Now, I want to look at only one thing more. Verse 15 says, “He taught.” The Greek, though, says more than that. The translators of our Bibles strive to make a translation that is more readable to the Western mind. For example, in referring to the disciples the Greek usually reads “the disciples of Him.” The translators, though, will invariably translate that as “His disciples.” Now, there can be a vast difference between “His disciples” and “the disciples of Him.” “His disciples” means no more than they are being taught by Him, whereas “the disciples of Him” indicates they were of the same essence or at least they were becoming as He is in nature.
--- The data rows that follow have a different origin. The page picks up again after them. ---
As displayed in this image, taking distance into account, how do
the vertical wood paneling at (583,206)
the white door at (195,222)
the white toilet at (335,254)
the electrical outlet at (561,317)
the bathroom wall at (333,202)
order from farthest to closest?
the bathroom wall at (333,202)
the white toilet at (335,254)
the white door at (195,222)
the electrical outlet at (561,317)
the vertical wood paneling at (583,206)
For example, Judas Iscariot was His disciple but he was not a disciple of Him.
Now back to our thoughts on “He taught.” The Greek is autov edidasken and is accurately translated “He Himself taught.” It is not necessary to say “He Himself taught,” unless you understand that it really means “He taught Himself.” He taught Himself in the sense that as He comes forth in His saints He replaces the selfishness and self-centeredness of their self life with His self. This is how He is glorified in His saints. This is the true coming of the Lord Jesus Christ. This is the true being born from above.